No. 483, "The Word Factory (at Night)," watercolor by Tom Wills, September 2021 |
The rear end of any production building is not usually a pretty place. The back end of a newspaper during the day is populated by returned papers, vehicles with uncertain life spans, birds and moths. All of the landscaping is up front.
But at night, after the production is done — and under the lights — it can be beautiful, especially after a rain that creates reflections and long shadows.
I took a lot of night photos of 240 Franklin St. SE on my way out of the Tribune Chronicle and The Vindicator in Warren, Ohio. Our photographer told me the lights look green because the phone camera captures the part of the color spectrum in motion at that moment. The camera on its own is not smart enough to make the correction; it takes bright people to get it right.
A lot of that fixing goes on all day, and through the night, in the wide room upstairs where the lights stay on.
In that room a small gang of friends builds two newspapers from scratch every day, in a span of 18 hours — from the first pot of coffee in the morning to the last truck out on the next morning.
It’s not an easy job. The older people are getting older while the younger ones are harder to hire, not particularly trained nowadays for print journalism — and they don’t stay too long. It’s a job that requires patience in a time when people have none.

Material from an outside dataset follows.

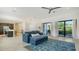 Spacious living room with blue sofa, tile flooring, and glass doors to outside at 1755 7Th St, Sarasota, FL 34236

This painting is for those of us who stay, and we want to hang it in that wide bright room.
The rear end of a career can get messy too.
I’ve done this for 38 years, and I’m in my third year here. The original Vindicator in Youngstown closed, unable to figure out these fast times. A few of us transplants are keeping The Vindicator alive upstairs in our foster home.
We show up every day, or night, and pound through our shifts, with words, pictures and designs to catch your eyes, and we hope your dollars. We manage to populate two web sites and social media too, along with numerous community outreach efforts.
We don’t have much time to read blogs or listen to podcasts by academics, out-of-towners and retirees who decry “news deserts” and bloviate about the future of “legitimate journalism,” because we’re busy working it.
Upstairs there's that light that never goes out.
About this painting, No. 483, “Word Factory (at Night).”
This is my first painting since July 2021, but the photo it is mainly based on was taken on March 12, 2020. So I’ve thought about it for a long time — see time rant above. I took a bunch more night and day photos right before getting started.
Next I drew a rough sketch and mapped out the field of colors I wanted to use, including that spectral green (and lime, yellow, pink, red, orange, brown, blue and black.)
I then drew a proper sketch of the building and watercolor-washed over it with the brown, black, red, pink and green.
Eliminated from the image were a fence and a power generator, parked cars, and I took liberty in turning overgrowth into shrubbery.
Next came the night sky —which is everything but black. Blue and purple make an appearance here.
The parking lot in the foreground was a problem. It’s a mixture of greens, yellows, pinks, browns and blacks. The photo made it green; on paper it looked like grass. It took several washes of black, gray, brown and white to approximate illuminated asphalt at night. I stubbornly kept some green.
The painting fits perfectly into a very nice frame provided at an immense discount by my friends at Furniture Decor and More in Cortland. Thank you, that was a big help.
I asked the boss to figure out where she wants to hang it. We’re gonna put a hanger hole in a wall soon.